Article>
● ● ● ● ●

Friday, April 11, 2008

The Braves Were Stupid, Episode 2 (all new!)



I just got back from setting up a digital recording studio in Tom's basement. Who says two guys who are over 100 years old together can't figure this stuff out? (We pushed enough buttons until it worked, then grilled steaks to celebrate.) Listening to Kaleidoscope, courtesy of my bro Chris. Thanks, Bro. Yashigmadah indeed!

OK, back to our analysis of the collapse of the Braves. In yesterday's exciting episode, we had a bit of history lesson in the Boston/ Milwaukee/ Atlanta Braves. (For first-person insight into this era, see "My 15 Years with the Braves" by Ed Mathews in the August 1966 edition of Sport Magazine.) We left you hanging on the edge of the cliff: The Braves had won two pennants (57-58) and narrowly missed a 4-peat, finishing second in 59-60. And then ...

● ● ● ● ●

Data shown>
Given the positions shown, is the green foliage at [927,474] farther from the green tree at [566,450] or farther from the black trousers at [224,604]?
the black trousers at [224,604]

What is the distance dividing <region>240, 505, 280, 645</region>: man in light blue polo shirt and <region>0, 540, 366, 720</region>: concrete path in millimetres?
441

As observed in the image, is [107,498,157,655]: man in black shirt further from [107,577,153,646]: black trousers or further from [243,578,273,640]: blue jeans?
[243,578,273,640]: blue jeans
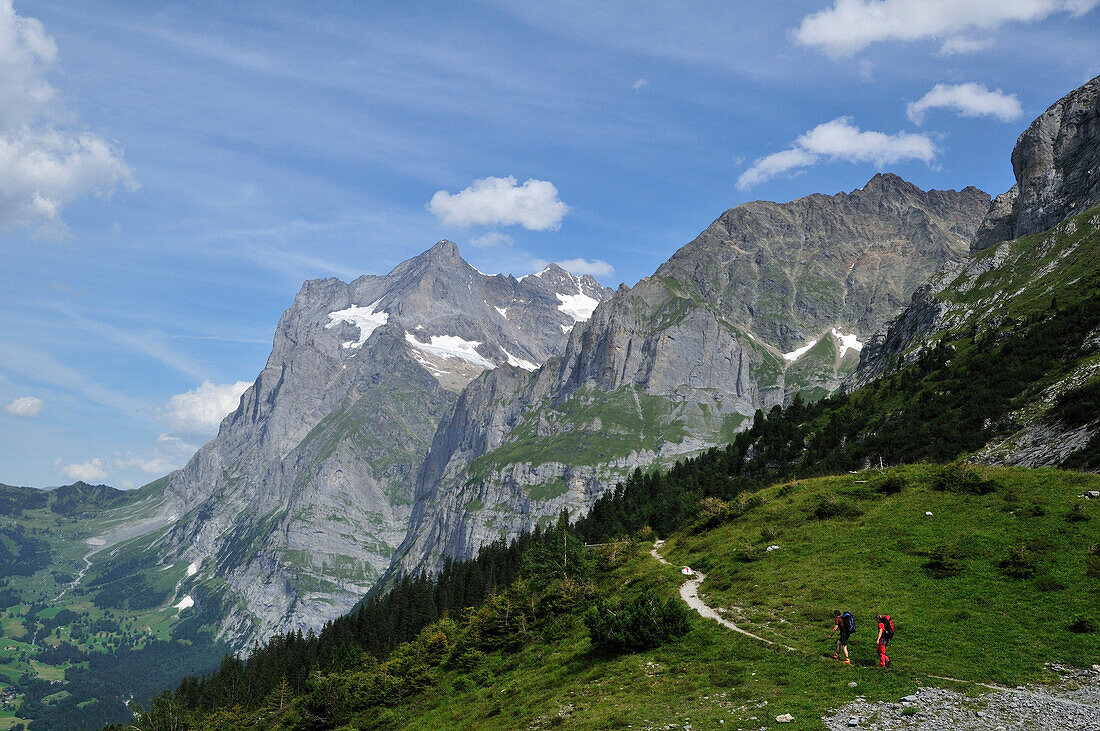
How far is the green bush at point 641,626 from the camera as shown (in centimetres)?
3775

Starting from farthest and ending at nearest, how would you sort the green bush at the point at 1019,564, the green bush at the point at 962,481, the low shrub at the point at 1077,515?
the green bush at the point at 962,481 → the low shrub at the point at 1077,515 → the green bush at the point at 1019,564

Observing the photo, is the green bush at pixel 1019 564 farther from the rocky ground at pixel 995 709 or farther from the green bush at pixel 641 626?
the green bush at pixel 641 626

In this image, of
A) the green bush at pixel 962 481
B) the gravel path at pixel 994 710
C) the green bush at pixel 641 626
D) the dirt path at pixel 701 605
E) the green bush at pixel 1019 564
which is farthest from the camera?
the green bush at pixel 962 481

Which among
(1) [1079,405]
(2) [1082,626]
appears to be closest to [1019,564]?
(2) [1082,626]

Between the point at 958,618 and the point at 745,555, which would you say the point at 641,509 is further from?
the point at 958,618

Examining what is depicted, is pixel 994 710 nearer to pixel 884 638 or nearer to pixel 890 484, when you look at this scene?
pixel 884 638

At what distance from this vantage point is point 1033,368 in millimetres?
102188

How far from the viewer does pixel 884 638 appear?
30.1 meters

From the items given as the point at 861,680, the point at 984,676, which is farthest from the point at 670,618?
the point at 984,676

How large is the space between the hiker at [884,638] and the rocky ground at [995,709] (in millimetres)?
2576

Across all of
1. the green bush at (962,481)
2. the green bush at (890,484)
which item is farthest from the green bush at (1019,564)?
the green bush at (890,484)

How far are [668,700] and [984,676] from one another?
1286 centimetres

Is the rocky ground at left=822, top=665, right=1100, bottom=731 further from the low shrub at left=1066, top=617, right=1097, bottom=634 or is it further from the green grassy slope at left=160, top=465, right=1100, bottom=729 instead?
the low shrub at left=1066, top=617, right=1097, bottom=634

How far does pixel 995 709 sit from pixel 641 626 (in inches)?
715
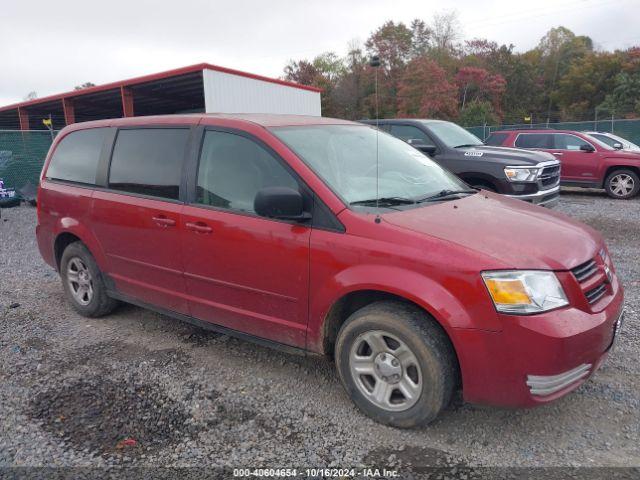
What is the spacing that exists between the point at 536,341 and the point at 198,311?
7.70 ft

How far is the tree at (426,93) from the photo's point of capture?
122 ft

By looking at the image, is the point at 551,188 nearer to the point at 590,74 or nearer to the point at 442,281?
the point at 442,281

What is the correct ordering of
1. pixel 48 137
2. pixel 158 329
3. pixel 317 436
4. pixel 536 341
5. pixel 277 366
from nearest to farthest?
pixel 536 341 → pixel 317 436 → pixel 277 366 → pixel 158 329 → pixel 48 137

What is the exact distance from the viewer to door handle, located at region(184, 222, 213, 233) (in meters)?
3.50

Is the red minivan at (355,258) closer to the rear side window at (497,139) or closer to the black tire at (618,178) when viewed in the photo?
the rear side window at (497,139)

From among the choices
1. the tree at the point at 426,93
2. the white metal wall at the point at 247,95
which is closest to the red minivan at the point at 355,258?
the white metal wall at the point at 247,95

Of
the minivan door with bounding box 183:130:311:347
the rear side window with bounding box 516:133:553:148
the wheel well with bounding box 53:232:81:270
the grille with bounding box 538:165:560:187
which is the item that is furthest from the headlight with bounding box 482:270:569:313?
the rear side window with bounding box 516:133:553:148

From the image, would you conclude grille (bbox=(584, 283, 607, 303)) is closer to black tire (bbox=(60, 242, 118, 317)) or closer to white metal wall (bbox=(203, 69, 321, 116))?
black tire (bbox=(60, 242, 118, 317))

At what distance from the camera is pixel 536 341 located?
2.49 meters

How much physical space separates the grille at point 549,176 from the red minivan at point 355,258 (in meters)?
4.27

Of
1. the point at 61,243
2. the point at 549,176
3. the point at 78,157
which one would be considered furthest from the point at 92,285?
the point at 549,176

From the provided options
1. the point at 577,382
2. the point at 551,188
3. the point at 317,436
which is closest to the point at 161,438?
the point at 317,436

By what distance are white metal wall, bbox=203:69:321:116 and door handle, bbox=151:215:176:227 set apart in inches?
478

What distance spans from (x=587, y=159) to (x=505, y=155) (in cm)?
534
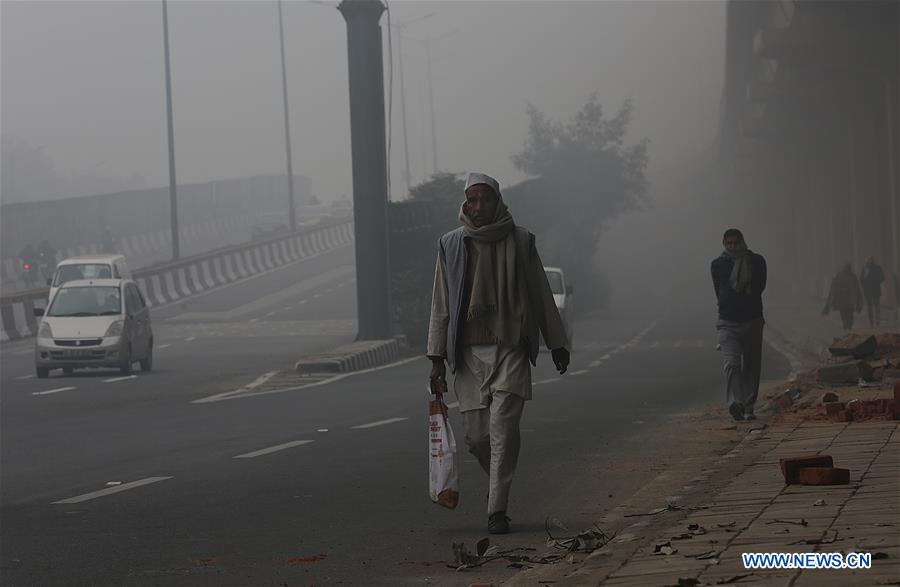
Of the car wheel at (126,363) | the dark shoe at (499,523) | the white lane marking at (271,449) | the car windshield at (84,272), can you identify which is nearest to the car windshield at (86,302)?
the car wheel at (126,363)

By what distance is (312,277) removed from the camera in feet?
227

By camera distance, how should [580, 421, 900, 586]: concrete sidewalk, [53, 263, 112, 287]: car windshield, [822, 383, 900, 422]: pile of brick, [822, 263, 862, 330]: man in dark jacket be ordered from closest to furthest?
[580, 421, 900, 586]: concrete sidewalk → [822, 383, 900, 422]: pile of brick → [822, 263, 862, 330]: man in dark jacket → [53, 263, 112, 287]: car windshield

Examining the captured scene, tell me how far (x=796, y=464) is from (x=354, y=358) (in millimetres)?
20325

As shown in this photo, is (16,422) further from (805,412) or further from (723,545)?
(723,545)

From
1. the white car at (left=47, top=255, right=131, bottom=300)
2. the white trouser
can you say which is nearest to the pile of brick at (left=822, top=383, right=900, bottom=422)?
the white trouser

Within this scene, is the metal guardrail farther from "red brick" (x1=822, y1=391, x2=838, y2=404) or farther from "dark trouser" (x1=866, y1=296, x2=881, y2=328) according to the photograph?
"red brick" (x1=822, y1=391, x2=838, y2=404)

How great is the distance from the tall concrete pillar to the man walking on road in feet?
82.0

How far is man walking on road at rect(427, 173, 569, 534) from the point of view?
28.9 ft

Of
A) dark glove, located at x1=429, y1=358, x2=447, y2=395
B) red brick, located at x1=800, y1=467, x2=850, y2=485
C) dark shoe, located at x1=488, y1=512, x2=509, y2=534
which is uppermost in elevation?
dark glove, located at x1=429, y1=358, x2=447, y2=395

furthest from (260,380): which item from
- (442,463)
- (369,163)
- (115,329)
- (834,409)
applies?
(442,463)

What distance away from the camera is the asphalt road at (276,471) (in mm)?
8305

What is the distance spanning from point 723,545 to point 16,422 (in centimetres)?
Result: 1284

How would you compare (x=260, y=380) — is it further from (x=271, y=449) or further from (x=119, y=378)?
(x=271, y=449)

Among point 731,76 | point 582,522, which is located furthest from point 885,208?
point 582,522
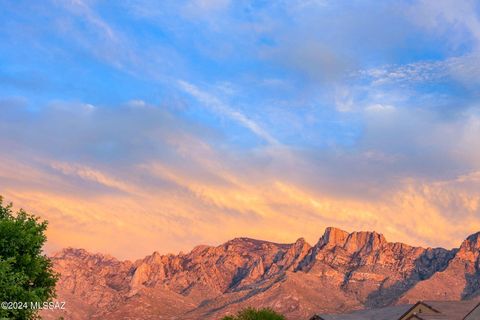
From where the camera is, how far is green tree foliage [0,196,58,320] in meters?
37.6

● ● ● ● ●

Directives>
- 1) In the blog post about the Braves above, rewrite the paragraph beginning "OK, back to our analysis" as a short bulleted list that keeps its main facts.
- 2) Count the lines of the entries above that contain the word "feet". Give only the number.

Answer list>
- 1)
- This continues the analysis of the Braves' collapse.
- The previous episode gave some history of the Boston, Milwaukee and Atlanta Braves.
- For a first-person view of that era, see Ed Mathews's "My 15 Years with the Braves" in the August 1966 issue of Sport Magazine.
- The story stopped at a cliffhanger. The Braves had won two pennants (57-58) and narrowly missed a 4-peat, finishing second in 59-60.

- 2) 2